Pensioenfondsen klagen Shell aan
DEN HAAG (ANP) - Een groep van 26 Nederlandse pensioenfondsen eist honderden miljoenen dollars van Shell naar aanleiding van de reservekwestie.
De pensioenfondsen, waaronder het ambtenarenfonds ABP, hebben de zaak tegen het olieconcern aanhangig gemaakt bij een rechtbank in de Amerikaanse staat New Jersey.Dat liet de advocaat van de groep, het Amerikaanse kantoor Grant & Eisenhofer, maandag weten. Shell betwist de vordering. „Maar we zullen ons met verve verdedigen in deze procedure”, aldus een woordvoerder.
Shell schokte in januari 2004 de financiële markten met de onthulling zijn olie- en gasreserves te hebben overschat. Hierop daalde de koers van het aandeel. De pensioenfondsen, die gezamenlijk 5 procent van de aandelen houden, eisen compensatie voor de geleden schade. Uiteindelijk moest Shell de reserves in vijf stappen in totaal met bijna een derde afwaarderen.
Behalve het bedrijf worden ook individuele bestuurders aangeklaagd, onder wie de huidige topman Van der Veer en voormalig bestuurder Watts. De pensioenfondsen willen ook geld zien van de accountantskantoren KPMG en PricewaterhouseCoopers. Deze hebben volgens de beleggers verzuimd de reserveboekhouding van Shell goed te controleren.
Het ABP eist 150 miljoen dollar schadevergoeding. „Shell heeft in de jaren 1997 tot en met 2003 onjuiste informatie verstrekt over de hoeveelheid reserves waarover het concern beschikte”, aldus een woordvoerder van ABP.
Het ABP nam oorspronkelijk deel aan een gezamenlijk rechtszaak, ook wel class action genoemd, die groepen beleggers in de VS hadden aangespannen tegen het Nederlands-Britse olieconcern. „Maar op 8 januari verliep de verjaringstermijn. Als Europees bedrijf loop je dan het risico buiten deze zaak te worden gezet en een schadevergoeding mis te lopen”, aldus het ABP.

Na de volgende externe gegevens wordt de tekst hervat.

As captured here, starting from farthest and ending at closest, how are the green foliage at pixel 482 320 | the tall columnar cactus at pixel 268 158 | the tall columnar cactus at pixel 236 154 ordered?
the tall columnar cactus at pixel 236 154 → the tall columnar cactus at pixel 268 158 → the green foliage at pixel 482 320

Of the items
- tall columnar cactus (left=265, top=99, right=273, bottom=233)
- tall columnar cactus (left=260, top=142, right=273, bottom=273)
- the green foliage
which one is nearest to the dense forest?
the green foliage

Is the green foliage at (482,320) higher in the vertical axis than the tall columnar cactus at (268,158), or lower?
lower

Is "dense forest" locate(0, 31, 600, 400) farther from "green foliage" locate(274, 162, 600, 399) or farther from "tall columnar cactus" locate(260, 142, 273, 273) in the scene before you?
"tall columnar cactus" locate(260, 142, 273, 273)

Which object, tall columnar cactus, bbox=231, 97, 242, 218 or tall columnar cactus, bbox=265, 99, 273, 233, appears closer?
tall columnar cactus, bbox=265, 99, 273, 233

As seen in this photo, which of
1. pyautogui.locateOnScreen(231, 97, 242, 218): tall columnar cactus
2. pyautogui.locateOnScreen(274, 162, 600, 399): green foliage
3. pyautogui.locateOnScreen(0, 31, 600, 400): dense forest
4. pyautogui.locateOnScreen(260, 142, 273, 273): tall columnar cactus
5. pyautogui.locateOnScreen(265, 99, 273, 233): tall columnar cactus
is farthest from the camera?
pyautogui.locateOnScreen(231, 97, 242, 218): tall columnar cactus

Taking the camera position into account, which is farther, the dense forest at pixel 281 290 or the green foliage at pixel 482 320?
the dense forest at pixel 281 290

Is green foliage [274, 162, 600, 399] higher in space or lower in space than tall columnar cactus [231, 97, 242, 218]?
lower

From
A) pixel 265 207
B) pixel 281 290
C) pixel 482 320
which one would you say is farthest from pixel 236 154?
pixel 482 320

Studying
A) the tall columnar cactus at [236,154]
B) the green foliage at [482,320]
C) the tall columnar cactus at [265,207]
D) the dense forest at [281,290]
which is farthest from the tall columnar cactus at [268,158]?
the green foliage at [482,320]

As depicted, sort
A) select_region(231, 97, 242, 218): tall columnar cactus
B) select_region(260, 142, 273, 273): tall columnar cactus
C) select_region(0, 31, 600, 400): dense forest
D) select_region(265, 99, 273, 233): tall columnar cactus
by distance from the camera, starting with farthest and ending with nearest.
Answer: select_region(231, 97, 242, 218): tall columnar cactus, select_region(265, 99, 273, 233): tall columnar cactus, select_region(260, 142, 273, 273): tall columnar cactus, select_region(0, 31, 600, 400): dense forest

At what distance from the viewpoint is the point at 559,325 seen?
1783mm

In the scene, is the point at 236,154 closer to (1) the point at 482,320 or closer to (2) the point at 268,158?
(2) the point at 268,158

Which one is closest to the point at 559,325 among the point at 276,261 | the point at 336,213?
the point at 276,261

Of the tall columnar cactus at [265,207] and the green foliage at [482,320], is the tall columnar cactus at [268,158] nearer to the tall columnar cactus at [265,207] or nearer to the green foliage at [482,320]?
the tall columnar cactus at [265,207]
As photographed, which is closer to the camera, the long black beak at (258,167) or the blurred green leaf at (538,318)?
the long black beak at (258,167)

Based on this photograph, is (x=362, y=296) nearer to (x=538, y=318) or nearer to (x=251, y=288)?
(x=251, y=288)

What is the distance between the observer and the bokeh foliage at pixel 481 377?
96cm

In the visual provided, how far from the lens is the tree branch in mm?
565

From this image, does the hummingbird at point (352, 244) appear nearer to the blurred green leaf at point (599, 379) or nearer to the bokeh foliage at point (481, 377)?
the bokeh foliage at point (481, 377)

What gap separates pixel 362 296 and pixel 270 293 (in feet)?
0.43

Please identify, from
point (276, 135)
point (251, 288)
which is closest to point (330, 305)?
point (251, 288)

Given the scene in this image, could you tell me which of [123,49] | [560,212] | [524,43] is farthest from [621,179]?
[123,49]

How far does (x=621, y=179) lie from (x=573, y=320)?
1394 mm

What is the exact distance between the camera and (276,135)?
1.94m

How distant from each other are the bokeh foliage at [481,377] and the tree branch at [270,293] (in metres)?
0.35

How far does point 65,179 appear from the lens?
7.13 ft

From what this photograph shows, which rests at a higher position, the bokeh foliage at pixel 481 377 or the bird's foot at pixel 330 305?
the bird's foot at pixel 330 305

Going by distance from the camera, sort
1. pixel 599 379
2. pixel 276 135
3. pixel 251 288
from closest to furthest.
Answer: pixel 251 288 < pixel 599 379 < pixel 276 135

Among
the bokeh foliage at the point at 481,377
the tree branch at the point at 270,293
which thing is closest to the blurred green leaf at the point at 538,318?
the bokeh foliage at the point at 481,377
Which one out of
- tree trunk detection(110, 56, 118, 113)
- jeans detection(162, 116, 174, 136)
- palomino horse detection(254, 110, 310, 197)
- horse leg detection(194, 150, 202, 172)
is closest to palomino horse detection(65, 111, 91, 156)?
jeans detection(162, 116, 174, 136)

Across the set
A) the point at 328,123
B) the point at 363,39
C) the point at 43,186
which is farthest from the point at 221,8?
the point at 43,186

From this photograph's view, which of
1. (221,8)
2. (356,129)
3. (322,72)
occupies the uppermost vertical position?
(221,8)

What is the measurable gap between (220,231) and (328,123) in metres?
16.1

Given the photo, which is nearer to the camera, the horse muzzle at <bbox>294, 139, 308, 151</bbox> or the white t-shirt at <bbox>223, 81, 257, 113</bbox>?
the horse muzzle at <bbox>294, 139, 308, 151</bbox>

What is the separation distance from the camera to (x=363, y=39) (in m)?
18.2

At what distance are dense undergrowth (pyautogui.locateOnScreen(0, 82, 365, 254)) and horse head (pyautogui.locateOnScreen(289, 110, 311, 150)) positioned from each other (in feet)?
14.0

Ook het pensioenfonds voor de zorgsector PGGM, dat in 2004 voor 700 miljoen euro aandelen hield in Koninklijke Olie, sluit zich aan bij de door ABP geïnitieerde aanklacht. PGGM moet nog uitzoeken hoeveel schadevergoeding het gaat eisen.
Shell schikte vorig jaar de reservekwestie met de Amerikaanse toezichthouder SEC voor 120 miljoen dollar en het concern betaalde de Britse beurswaakhond FSA 25 miljoen euro. Een class actionzaak die voormalige Shellwerknemers in de Verenigde Staten tegen hun voormalige werkgever hadden aangespannen, werd van de zomer geschikt voor 90 miljoen dollar. Eerder besloot het Amerikaanse ministerie van Justitie Shell niet te vervolgen.
De reservekwestie was aanleiding voor Shell om afstand te doen van de bijna 100 jaar oude, duale organisatiestructuur. De oliemaatschappij besloot onder druk van beleggers de Nederlandse en Britse tak van het concern samen te voegen in één onderneming onder leiding van één bestuur.